Timo, da Niceplanet Geotecnologia, está confiante de que o modelo uruguaio de rastrear cada vaca é o caminho para o Brasil também — e que isso também poderia aumentar em muito os lucros dos produtores. “Sempre pensamos que os produtores uruguaios podiam cobrar mais porque tinham mais qualidade na carne”, disse ele. “Mas não é isso. É a rastreabilidade”.
Iniciativas transregionais
A mesa redonda de discussão sobre a carne bovina não é a única iniciativa da região. Algumas fazendas já produzem carne bovina com uma certificação sustentável, como as pertencentes à Grasslands Alliance, uma iniciativa liderada pela ONG BirdLife International que opera na Argentina, Brasil, Paraguai e Uruguai.
Pede-se aos produtores que mantenham pelo menos 50% de suas pastagens intocadas, sejam responsáveis pelo bem-estar dos animais durante sua vida útil e garantam condições de saúde e segurança para o consumidor. Em troca, eles vendem sua carne bovina com o selo da iniciativa.
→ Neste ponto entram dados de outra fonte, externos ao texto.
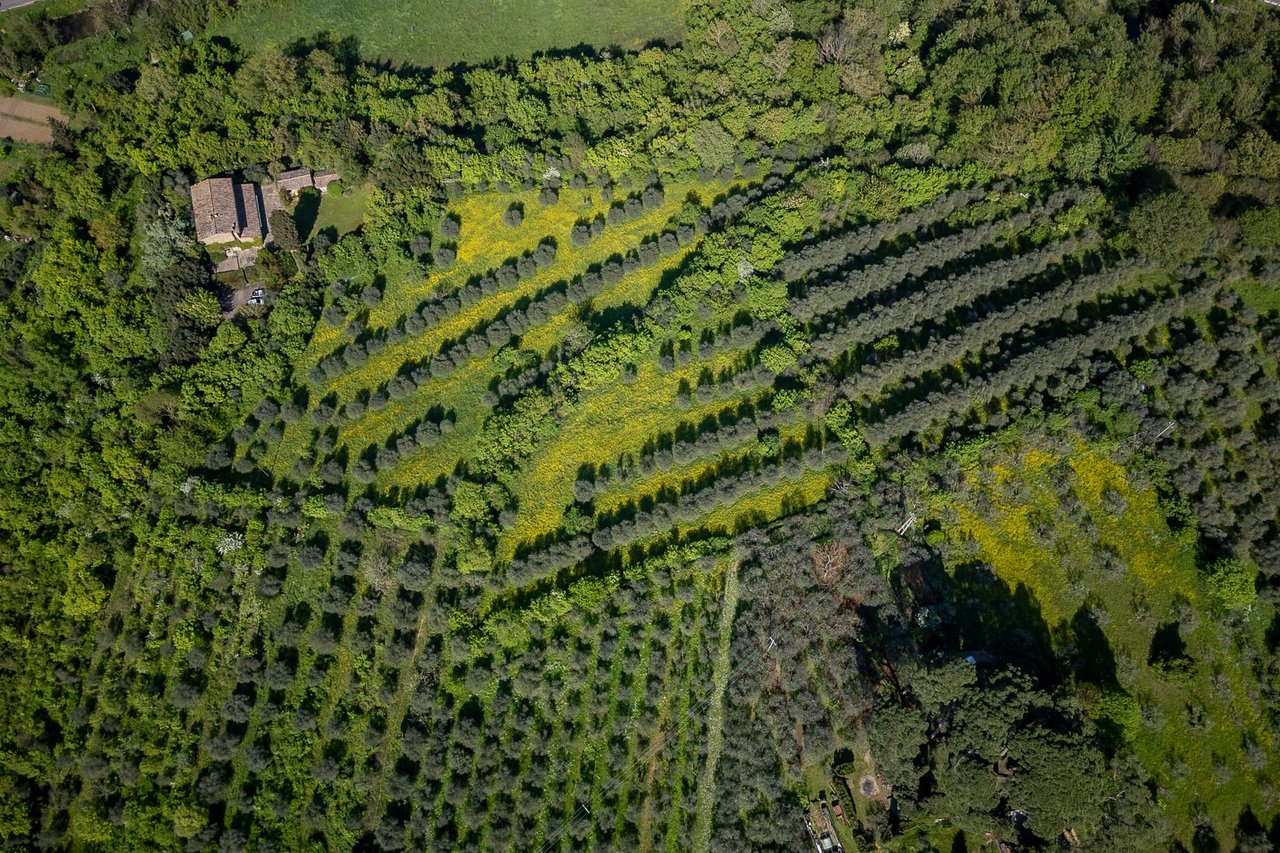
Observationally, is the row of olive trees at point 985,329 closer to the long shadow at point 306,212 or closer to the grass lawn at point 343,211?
the grass lawn at point 343,211

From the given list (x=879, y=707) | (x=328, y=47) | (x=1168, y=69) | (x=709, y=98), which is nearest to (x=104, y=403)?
(x=328, y=47)

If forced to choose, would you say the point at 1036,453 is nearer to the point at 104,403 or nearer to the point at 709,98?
the point at 709,98

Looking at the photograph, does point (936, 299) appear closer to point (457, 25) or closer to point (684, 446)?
point (684, 446)

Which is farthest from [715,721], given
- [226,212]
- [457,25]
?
[457,25]

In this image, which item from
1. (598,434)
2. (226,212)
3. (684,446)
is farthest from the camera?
(226,212)

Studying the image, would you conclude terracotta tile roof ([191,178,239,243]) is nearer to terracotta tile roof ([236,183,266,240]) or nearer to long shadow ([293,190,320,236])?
terracotta tile roof ([236,183,266,240])

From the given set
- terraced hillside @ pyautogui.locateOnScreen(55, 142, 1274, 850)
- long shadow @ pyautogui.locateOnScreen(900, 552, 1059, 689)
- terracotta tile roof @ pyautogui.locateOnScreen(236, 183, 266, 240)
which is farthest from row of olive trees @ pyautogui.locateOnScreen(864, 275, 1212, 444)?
terracotta tile roof @ pyautogui.locateOnScreen(236, 183, 266, 240)

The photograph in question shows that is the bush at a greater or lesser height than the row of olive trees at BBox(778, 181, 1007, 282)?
greater
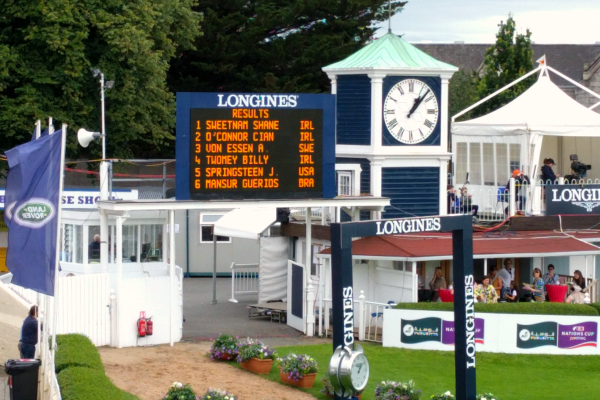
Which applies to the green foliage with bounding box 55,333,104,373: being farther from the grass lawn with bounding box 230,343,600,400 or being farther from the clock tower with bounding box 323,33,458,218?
the clock tower with bounding box 323,33,458,218

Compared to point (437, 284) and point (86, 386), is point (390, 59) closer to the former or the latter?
point (437, 284)

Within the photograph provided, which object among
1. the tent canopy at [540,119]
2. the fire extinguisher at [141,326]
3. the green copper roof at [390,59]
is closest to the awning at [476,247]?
the tent canopy at [540,119]

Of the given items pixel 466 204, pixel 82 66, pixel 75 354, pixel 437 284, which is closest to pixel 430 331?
pixel 437 284

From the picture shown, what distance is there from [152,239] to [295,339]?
13.4 ft

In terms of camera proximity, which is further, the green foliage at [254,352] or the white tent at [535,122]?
the white tent at [535,122]

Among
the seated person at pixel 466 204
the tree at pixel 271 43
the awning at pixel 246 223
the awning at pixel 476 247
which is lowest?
the awning at pixel 476 247

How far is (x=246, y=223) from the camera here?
1125 inches

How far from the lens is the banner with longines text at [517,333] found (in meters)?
22.5

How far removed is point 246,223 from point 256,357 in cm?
859

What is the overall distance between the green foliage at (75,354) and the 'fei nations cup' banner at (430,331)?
7.09m

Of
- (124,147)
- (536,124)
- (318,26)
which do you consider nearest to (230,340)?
(536,124)

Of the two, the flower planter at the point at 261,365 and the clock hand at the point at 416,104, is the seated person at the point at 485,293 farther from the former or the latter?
the flower planter at the point at 261,365

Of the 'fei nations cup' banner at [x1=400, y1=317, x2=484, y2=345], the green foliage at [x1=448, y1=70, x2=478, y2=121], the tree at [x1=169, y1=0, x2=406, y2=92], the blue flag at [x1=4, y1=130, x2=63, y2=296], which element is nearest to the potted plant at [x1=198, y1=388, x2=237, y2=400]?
the blue flag at [x1=4, y1=130, x2=63, y2=296]

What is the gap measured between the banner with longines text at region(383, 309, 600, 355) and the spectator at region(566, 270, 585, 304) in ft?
6.73
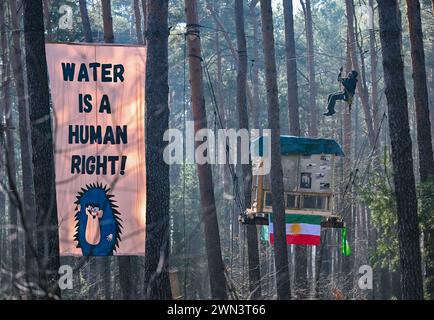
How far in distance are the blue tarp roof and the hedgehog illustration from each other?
7.22m

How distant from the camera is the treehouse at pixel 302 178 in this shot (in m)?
22.3

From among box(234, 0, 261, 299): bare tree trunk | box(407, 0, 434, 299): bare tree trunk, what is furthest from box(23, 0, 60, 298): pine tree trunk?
box(234, 0, 261, 299): bare tree trunk

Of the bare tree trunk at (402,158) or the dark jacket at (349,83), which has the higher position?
the dark jacket at (349,83)

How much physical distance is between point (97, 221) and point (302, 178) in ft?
26.3

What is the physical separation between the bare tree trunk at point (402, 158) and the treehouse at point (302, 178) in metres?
7.37

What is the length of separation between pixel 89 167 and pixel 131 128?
3.39 ft

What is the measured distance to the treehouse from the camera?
22.3m

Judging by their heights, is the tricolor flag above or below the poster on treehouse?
below

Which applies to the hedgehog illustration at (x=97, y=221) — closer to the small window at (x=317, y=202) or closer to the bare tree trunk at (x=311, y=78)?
the small window at (x=317, y=202)

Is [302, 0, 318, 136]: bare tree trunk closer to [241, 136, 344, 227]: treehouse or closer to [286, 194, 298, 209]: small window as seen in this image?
[241, 136, 344, 227]: treehouse

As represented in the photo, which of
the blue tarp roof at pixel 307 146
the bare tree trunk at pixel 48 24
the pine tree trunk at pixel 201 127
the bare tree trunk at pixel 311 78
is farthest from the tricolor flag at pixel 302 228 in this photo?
the bare tree trunk at pixel 311 78
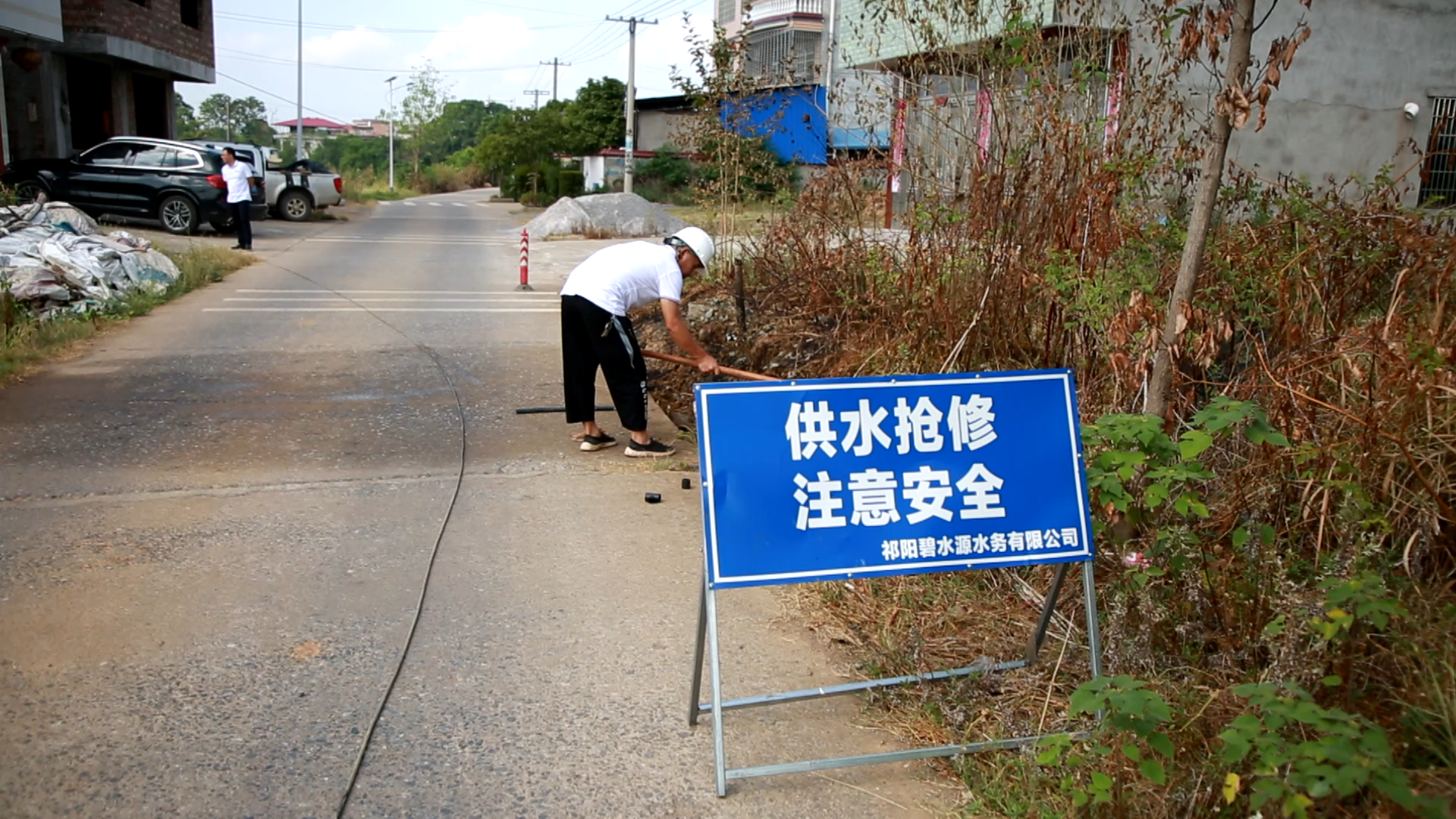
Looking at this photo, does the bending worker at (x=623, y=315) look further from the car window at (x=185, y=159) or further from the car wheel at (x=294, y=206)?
the car wheel at (x=294, y=206)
A Grasslands Alliance já abrangia 621 mil hectares e 444 estabelecimentos rurais onde opera já em 2020.
“Temos todos os tipos de produtores que integram a iniciativa. Alguns se unem por causa da possibilidade de agregar valor à sua produção e aumentar seus lucros. Mas outros se sentem orgulhosos de ter um produto diferente dos demais”, disse Gabriela Gabarain, coordenadora da Grasslands Alliance na Argentina.
O Programa das Nações Unidas para o Desenvolvimento (PNUD) trabalha com o governo nacional do Paraguai na iniciativa do Chaco Verde por cinco anos. Juntos, eles treinam mais de 3.500 pequenos e grandes produtores para melhorar suas práticas”.
“Estamos tentando encontrar o caminho para que os produtores sejam mais eficientes e sustentáveis para que sua carne bovina possa ter acesso a mercados premium”, disse o coordenador do projeto, Rafael Gadea. “A produção é, em sua maioria, sustentável, mas ainda precisa provar isso por meio de uma certificação real”.